Thursday, November 18, 2010

A Little About This Blog

I wrote a fairly long post about my recently posted video, but I deleted it because it was narcissist. You didn’t miss anything. I saved you from reading two pages of pretentious rambling. Actually, you should consider thanking me.

If I was completely honest with myself, I would admit there’s a perception of myself that I’d like to project onto this blog. And if I stop to think about how many people across the world will read this post, I’ll become self-conscious and concerned about every little thing that I write.

It’s worse for my videos, especially with the video about suicide. I mean, what do you say to someone who says that you saved their life? A part of me doesn’t feel adequate or qualified to comfort and support those people, even though they deeply feel like they can relate to me.

I honestly hope the best for them, really.

I wonder if its how Herman Melville felt when people asked him about whaling.

Recently, I took a personality test for a class. And even though it didn’t tell me anything I didn’t already know, it made me think about perceptions on the internet. I think everyone tends to act a little differently depending on their surroundings, but the internet provides a mass outlet to explore different aspects of your personality since you’re technically anonymous and able to regulate everything that you present to people; you decide which pictures are shown or you can precisely articulate your thoughts and ideas.

And with all the anonymity that the internet provides, I’d initially assume that people would become more rounded with their personality or characteristics, especially with the chance to interact with such a wide verity of people and resources, but I think the internet forces people to become more linear with their thinking and perceptions.

Internet users have more identities, but those identities have become more limited in their social scope. I think it’s fairly common for one person to have multiple screen names on one social network. It allows people to explore different parts of their beliefs and social tendencies without the repercussions of harming their initial or original identity.
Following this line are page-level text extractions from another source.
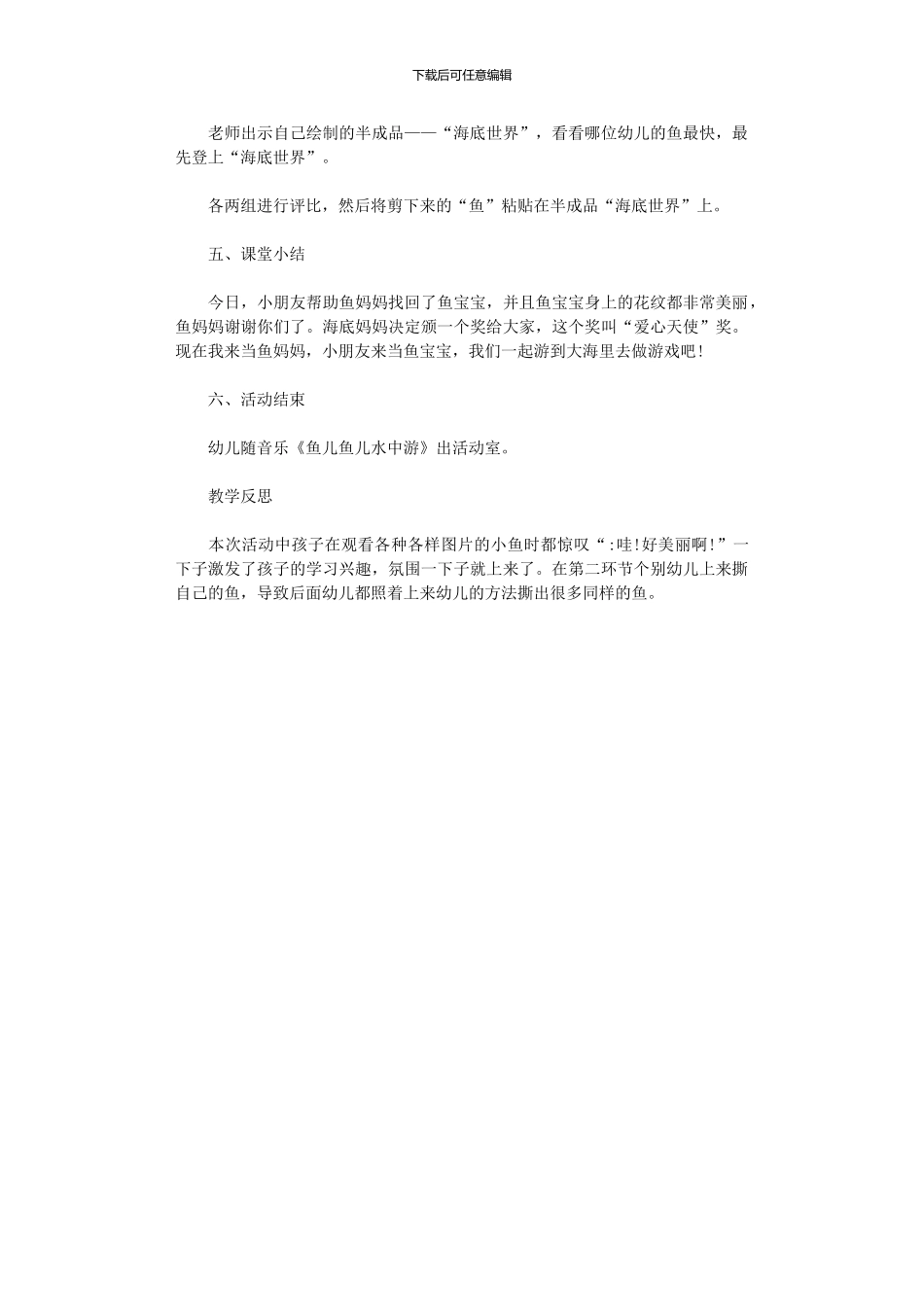 下载后可任意编辑

老师出示自己绘制的半成品——“海底世界”，看看哪位幼儿的鱼最快，最先登上“海底世界”。

各两组进行评比，然后将剪下来的“鱼”粘贴在半成品“海底世界”上。

五、课堂小结

今日，小朋友帮助鱼妈妈找回了鱼宝宝，并且鱼宝宝身上的花纹都非常美丽，鱼妈妈谢谢你们了。海底妈妈决定颁一个奖给大家，这个奖叫“爱心天使”奖。现在我来当鱼妈妈，小朋友来当鱼宝宝，我们一起游到大海里去做游戏吧!

六、活动结束

幼儿随音乐《鱼儿鱼儿水中游》出活动室。

教学反思

本次活动中孩子在观看各种各样图片的小鱼时都惊叹“:哇!好美丽啊!”一下子激发了孩子的学习兴趣，氛围一下子就上来了。在第二环节个别幼儿上来撕自己的鱼，导致后面幼儿都照着上来幼儿的方法撕出很多同样的鱼。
I think that allows people to act like assholes. It provides an excuse to act differently from how they would normally perceive themselves.

In Orson Scott Card’s ‘Ender’s Game,’ children spread their ideas through the internet by posing as adults, and actual adults debated their thoughts and ideas, which shaped how they perceived the world.

I think with the modern internet, we’re all pretending. We all have separate, anonymous identities that have no relation to our actual beliefs or self perception. It’s like that scene from ‘Out Cold’ where the two guys unknowingly cyber with each other on a lesbian chat room.

If I’m honest with myself, I’d admit that I care about how people perceive me on the internet. And not because I’m insecure or lonely, but because everyone cares just a little.

And in my blog, I want to write posts that will help me understand more about myself.

I want it to be real.


You're just bummed that I didn't draw a Thanksgiving dog.